[Exercise brief]
Below are records; transcribe only the line with "How far does" and those after it, through the last line, without any change.

—————

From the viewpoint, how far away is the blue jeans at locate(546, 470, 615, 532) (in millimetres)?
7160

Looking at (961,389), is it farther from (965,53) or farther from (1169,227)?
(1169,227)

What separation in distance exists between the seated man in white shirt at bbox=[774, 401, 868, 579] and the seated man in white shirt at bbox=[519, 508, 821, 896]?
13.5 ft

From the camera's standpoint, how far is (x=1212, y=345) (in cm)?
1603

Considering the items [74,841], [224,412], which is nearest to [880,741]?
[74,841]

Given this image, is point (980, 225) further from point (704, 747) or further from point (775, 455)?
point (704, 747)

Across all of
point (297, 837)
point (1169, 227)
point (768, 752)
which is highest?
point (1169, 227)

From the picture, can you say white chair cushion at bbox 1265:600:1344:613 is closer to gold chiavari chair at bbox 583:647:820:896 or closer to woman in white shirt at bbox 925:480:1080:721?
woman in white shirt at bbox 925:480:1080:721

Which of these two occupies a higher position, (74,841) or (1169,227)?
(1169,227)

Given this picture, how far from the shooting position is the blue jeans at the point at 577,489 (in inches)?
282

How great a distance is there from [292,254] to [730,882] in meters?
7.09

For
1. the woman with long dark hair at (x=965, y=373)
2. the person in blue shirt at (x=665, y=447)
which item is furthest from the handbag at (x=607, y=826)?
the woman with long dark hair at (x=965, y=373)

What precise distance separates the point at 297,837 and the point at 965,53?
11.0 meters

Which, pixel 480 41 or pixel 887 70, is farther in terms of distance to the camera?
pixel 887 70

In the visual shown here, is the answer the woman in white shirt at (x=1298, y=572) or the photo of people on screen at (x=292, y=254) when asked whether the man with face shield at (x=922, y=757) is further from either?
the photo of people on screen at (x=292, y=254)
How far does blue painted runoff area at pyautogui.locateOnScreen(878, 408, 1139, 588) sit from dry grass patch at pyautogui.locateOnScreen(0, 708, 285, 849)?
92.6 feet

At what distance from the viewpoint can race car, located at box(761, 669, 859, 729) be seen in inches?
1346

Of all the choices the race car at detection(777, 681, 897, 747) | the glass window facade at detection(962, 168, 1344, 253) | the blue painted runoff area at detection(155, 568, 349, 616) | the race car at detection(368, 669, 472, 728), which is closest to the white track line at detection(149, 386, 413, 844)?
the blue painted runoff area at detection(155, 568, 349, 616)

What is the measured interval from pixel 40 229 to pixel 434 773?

—————

[Solution]
How far does blue painted runoff area at pyautogui.locateOnScreen(878, 408, 1139, 588) sit from dry grass patch at pyautogui.locateOnScreen(0, 708, 285, 849)?
92.6 feet

At what distance from the viewpoint can race car, located at box(761, 669, 859, 729) be seen in inches?
1346

Of all the choices the race car at detection(777, 681, 897, 747) | the glass window facade at detection(962, 168, 1344, 253) | the blue painted runoff area at detection(155, 568, 349, 616) | the race car at detection(368, 669, 472, 728), which is closest to the white track line at detection(149, 386, 413, 844)?
the blue painted runoff area at detection(155, 568, 349, 616)

What is the measured interval from pixel 40 229 to pixel 434 773?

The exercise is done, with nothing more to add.